William-Adolphe Bouguereau: The Broken Pitcher

The Man
William-Adolphe Bouguereau (1825 – 1905) was the scion of a moderately successful French merchant family. He was a prolific painter, leaving behind over 800 works, and is generally regarded as a model product of the Académie des Beaux-Arts, that bastion of the French academic tradition. According to Fred Ross of the Art Renewal Center, prices for Bouguereau paintings skyrocketed over the past twenty years. In 1998, L’Eveil du Coeur (The Heart's Awakening) sold, at Christie’s, for $1,410,000. A year after, Cupid et Psyche, Enfants (Cupid and Psyche as children) sold for $1,760,000 also at Christie's. The very next day, Sylvester Stallone sold Alma Parens (The Motherland), through Sotheby’s, for $2,650,000. And, in 2000, La Charité (Charity) changed hands at Christie’s for $3,528,000. All three of these are now in private collections.

The Artist
Bouguereau showed early promise and trained initially at École des Beaux-Arts in Bordeaux. According to Fronia Wissman in Bouguereau (1996), Bouguereau won first prize for a canvas representation of Saint Rochus in 1844 at the tender age of 19 after just two years of part-time study. His father, although happy to see his son’s rapid artistic development, could not support him financially and Bouguereau ‘earned extra money designing lithographic labels for jams and preserves.’ His mother attempted to raise funds by doing needlework.
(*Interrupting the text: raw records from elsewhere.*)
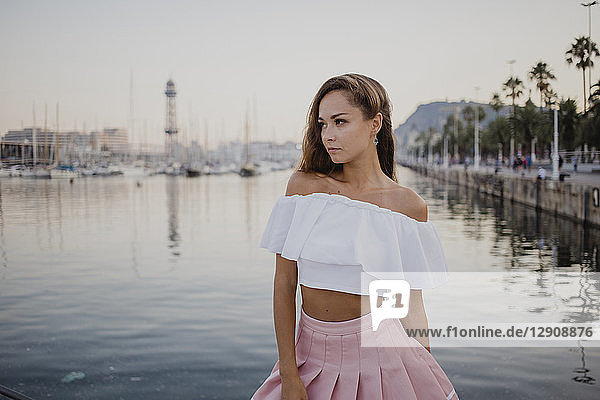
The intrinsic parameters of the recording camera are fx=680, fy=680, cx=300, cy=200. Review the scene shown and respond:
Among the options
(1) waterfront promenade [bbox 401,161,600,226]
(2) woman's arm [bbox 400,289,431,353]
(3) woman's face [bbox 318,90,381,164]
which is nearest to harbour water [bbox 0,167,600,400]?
(1) waterfront promenade [bbox 401,161,600,226]

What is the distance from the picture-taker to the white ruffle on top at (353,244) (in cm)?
203

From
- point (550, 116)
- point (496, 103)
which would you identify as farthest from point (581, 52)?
point (496, 103)

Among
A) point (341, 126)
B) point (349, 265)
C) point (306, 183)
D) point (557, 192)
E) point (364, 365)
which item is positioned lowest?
point (557, 192)

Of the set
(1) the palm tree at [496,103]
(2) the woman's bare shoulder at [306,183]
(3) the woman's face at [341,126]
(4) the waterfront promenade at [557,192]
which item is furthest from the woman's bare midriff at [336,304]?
(1) the palm tree at [496,103]

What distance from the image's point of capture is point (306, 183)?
2.18m

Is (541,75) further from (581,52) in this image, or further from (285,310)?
(285,310)

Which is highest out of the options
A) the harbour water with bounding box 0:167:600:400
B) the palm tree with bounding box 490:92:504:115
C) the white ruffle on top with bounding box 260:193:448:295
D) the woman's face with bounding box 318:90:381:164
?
the palm tree with bounding box 490:92:504:115

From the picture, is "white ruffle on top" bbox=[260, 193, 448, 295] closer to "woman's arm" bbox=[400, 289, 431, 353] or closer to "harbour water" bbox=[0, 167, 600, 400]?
"woman's arm" bbox=[400, 289, 431, 353]

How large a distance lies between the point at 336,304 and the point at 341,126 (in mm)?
549

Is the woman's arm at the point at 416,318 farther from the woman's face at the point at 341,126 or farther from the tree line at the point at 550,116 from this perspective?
the tree line at the point at 550,116

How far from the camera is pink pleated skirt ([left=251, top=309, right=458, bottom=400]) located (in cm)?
206

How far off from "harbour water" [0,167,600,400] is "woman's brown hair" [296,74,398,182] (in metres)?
5.20

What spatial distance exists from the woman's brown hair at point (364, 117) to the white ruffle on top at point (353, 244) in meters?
0.16

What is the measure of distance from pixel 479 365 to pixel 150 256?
1222cm
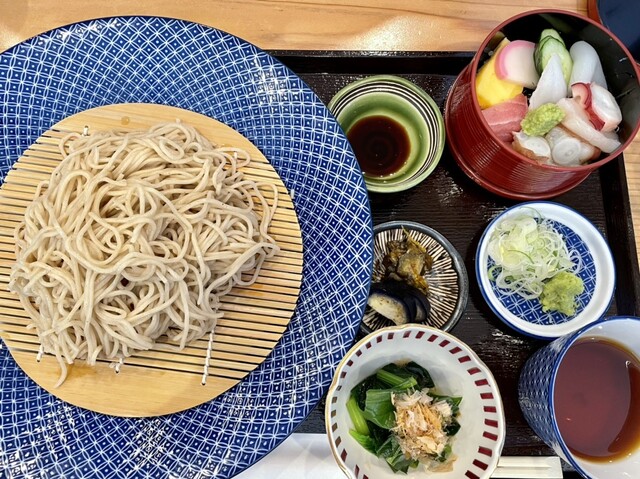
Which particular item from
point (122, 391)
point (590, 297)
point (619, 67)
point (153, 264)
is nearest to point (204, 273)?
point (153, 264)

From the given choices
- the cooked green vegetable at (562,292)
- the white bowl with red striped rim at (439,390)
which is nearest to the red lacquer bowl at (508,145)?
the cooked green vegetable at (562,292)

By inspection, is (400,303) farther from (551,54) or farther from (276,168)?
(551,54)

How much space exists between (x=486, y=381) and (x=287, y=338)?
677 millimetres

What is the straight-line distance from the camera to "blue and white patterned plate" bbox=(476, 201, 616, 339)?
1.90m

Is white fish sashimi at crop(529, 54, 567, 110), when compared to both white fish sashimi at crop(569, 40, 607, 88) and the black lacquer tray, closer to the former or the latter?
white fish sashimi at crop(569, 40, 607, 88)

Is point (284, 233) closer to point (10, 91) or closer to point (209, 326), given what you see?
point (209, 326)

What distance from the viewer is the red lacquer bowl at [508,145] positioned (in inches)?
69.8

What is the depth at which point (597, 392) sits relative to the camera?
5.99ft

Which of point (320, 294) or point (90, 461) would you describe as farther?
point (320, 294)

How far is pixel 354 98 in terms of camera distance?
203 cm

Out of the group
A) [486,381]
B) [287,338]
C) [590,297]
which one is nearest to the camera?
[486,381]

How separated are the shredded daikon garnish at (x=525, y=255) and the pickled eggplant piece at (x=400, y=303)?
1.12ft

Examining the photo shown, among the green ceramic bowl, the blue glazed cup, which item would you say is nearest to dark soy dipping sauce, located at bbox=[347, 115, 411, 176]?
the green ceramic bowl

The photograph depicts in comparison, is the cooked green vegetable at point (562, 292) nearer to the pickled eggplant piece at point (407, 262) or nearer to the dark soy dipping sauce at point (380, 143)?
the pickled eggplant piece at point (407, 262)
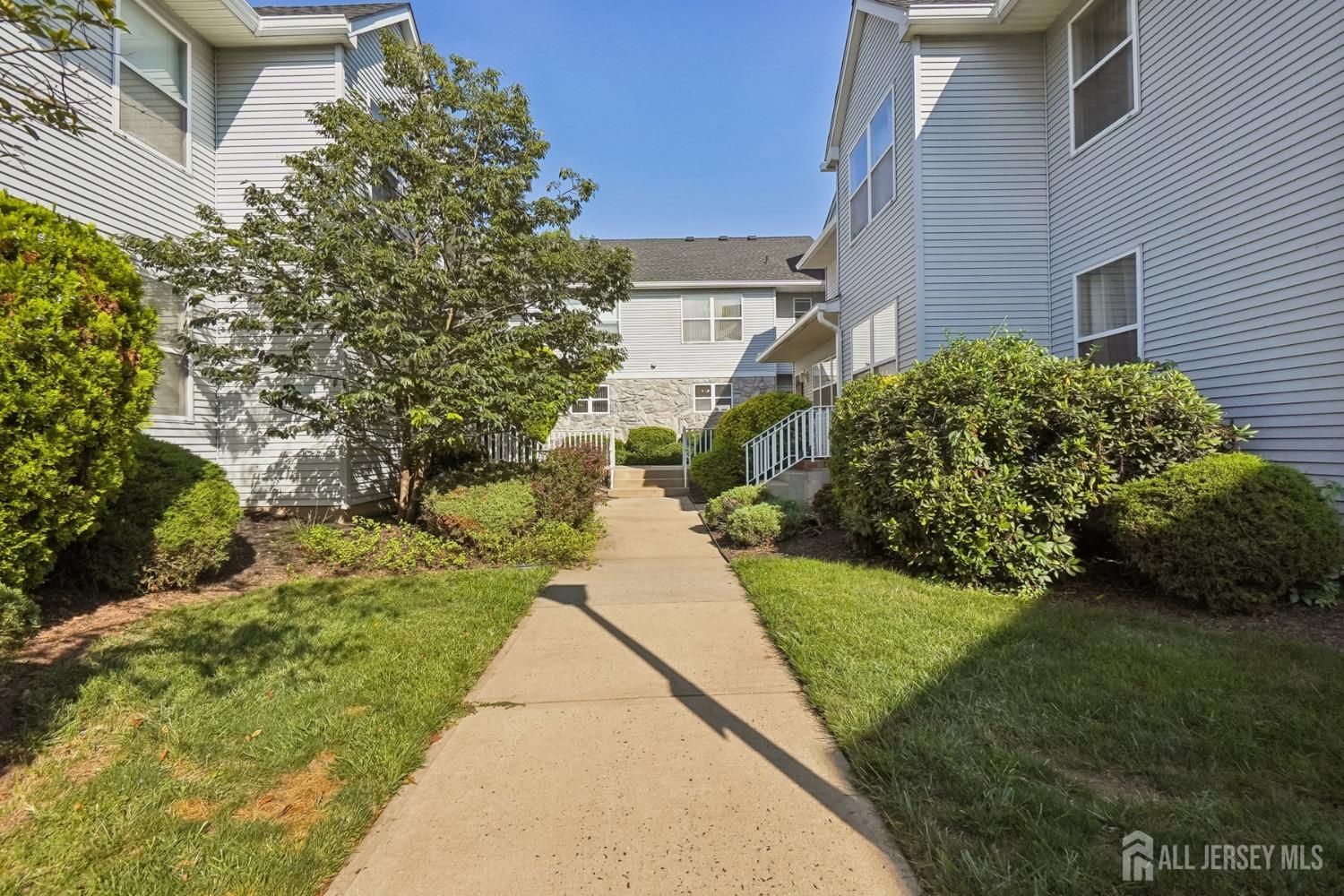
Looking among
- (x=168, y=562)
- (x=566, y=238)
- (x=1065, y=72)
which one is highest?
(x=1065, y=72)

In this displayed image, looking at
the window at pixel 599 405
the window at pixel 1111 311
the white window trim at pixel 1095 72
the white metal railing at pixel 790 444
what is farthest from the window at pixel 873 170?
the window at pixel 599 405

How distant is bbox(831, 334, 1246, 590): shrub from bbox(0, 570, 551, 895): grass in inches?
144

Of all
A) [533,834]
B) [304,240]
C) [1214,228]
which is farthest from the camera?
[304,240]

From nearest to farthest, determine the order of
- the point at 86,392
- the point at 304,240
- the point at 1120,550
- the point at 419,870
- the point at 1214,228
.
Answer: the point at 419,870, the point at 86,392, the point at 1120,550, the point at 1214,228, the point at 304,240

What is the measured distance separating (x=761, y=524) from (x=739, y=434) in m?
3.86

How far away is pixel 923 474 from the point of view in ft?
16.5

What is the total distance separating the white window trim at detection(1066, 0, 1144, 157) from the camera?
6.57 meters

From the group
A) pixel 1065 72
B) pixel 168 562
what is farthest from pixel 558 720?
pixel 1065 72

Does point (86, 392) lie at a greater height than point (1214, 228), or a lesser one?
lesser

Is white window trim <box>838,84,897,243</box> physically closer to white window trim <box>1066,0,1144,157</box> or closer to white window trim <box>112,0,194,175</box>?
white window trim <box>1066,0,1144,157</box>

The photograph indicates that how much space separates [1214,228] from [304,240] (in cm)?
914

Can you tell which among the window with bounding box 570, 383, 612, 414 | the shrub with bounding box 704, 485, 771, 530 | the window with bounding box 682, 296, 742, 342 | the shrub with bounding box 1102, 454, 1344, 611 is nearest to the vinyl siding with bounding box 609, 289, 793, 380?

But it was through the initiative of an uncle, a curate, who arranged for Bouguereau to work on portraits for wealthy parishioners, that enough funds were garnered to raise the possibility of his going to Paris where, really, any aspiring artist had to be. Bouguereau joined the École des Beaux-Arts in Paris and became a student of François-Edouard Picot. Under Picot’s direction, the young Bouguereau flowered. He went on to win the Grand Prix de Rome with his Zenobia Found by Shepherds on the Banks of the Araxes.
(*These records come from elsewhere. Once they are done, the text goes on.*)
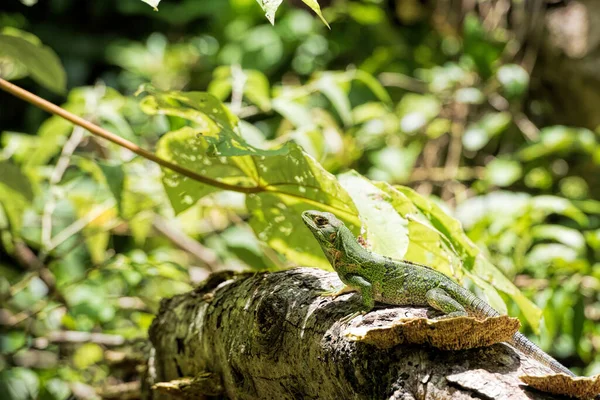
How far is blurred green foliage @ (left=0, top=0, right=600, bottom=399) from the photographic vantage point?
6.43ft

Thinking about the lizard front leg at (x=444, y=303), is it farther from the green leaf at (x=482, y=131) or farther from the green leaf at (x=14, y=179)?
the green leaf at (x=482, y=131)

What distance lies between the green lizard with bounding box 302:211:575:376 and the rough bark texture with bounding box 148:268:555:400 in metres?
0.05

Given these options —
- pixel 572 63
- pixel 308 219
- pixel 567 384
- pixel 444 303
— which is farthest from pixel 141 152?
pixel 572 63

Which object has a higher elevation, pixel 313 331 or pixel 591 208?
pixel 313 331

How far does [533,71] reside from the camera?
18.1ft

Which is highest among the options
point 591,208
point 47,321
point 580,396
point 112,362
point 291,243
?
point 580,396

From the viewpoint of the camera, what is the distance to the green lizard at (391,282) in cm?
145

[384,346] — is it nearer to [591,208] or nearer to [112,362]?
[112,362]

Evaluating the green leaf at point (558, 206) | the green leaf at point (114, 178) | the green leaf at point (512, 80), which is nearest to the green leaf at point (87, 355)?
the green leaf at point (114, 178)

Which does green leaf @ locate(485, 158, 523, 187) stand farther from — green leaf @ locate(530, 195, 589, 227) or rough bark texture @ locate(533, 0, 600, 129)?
rough bark texture @ locate(533, 0, 600, 129)

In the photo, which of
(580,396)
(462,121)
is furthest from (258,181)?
(462,121)

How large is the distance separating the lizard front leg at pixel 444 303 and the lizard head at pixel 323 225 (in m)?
0.38

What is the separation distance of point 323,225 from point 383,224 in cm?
22

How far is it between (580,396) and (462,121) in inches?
168
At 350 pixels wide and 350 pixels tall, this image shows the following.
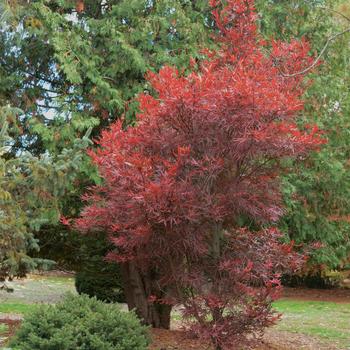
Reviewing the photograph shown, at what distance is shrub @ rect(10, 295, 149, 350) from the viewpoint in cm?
549

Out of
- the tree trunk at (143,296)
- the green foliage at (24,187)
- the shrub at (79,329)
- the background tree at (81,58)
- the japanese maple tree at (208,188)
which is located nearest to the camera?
the shrub at (79,329)

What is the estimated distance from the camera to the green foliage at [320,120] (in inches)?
435

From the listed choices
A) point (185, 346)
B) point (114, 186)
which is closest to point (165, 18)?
point (114, 186)

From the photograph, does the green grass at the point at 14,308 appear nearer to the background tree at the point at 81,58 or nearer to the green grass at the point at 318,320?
the background tree at the point at 81,58

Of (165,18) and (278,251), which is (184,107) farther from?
(165,18)

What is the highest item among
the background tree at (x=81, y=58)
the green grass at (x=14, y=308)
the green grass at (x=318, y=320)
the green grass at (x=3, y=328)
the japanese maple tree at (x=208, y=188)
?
the background tree at (x=81, y=58)

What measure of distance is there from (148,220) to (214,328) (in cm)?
128

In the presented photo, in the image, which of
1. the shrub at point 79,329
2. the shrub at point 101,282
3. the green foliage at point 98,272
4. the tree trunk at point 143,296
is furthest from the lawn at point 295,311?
the tree trunk at point 143,296

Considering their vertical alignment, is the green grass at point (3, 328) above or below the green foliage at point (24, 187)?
below

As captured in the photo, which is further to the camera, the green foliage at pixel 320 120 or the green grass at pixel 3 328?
the green foliage at pixel 320 120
Bouguereau was greatly influenced by the Italian High Renaissance master Raffaello Sanzio da Urbino, known as Raphael, and did a compelling copy of Raphael’s The Triumph of Galatea for the Prix de Rome. His career at the Académie followed an illustrious path with Bouguereau eventually becoming a life member in 1876 and President in 1885. He was also a recipient of France’s highest honour, the Ordre National de la Légion d’honneur (National Order of the Legion of Honour), known informally as the the Legion of Honour.

The Art
Bouguereau was an ‘academic’ painter, i.e. one who followed the guidelines set by the Académie des Beaux-Arts (French Academy). The French Academy was entrusted with the challenging task of defining what good French art was. The answer to that contentious question was to be found, mostly, it decided, in the works and styles of ancient Greece and Rome and, to a lesser extent, in human response to what was good. The first approach gave birth to Neoclassicism in the 18th-century. This was, essentially, art inspired by ancient classical (best) forms and subjects. At the heart of Neoclassicism was faith in the ability of man to find his way in the world by the use of reason. It was a turning away from the view that religious dogma had all the answers.

The second approach resulted, during the 19th-century, in Romanticism, in which the world was seen, not just as a separate object as in Neoclassicism but, as extending its influence into our hearts and minds. A great deal of the Romanticist impulse was expressed in landscapes, as in the works of Caspar David Friedrich, J M W Turner, and John Constable.

The Work
La Cruche Cassée or The Broken Pitcher is an oil on canvas work that Bouguereau completed in 1891. The subject is a young girl and, irresistibly, we are captured by her expression. There’s a feeling that something’s not quite right. Her look is one of discomposure that might be regret or embarrassment or perhaps shame. According to Wissman, a broken pitcher connotes innocence lost. This young maiden’s awakening might be a realisation of the ephemerality of love trysts or of their more damaging and lasting effects. See this thought-provoking piece on the sexualisation of children.

This work is now housed at the Fine Arts Museum Of San Francisco in California, USA. It is 53 x 33 inches.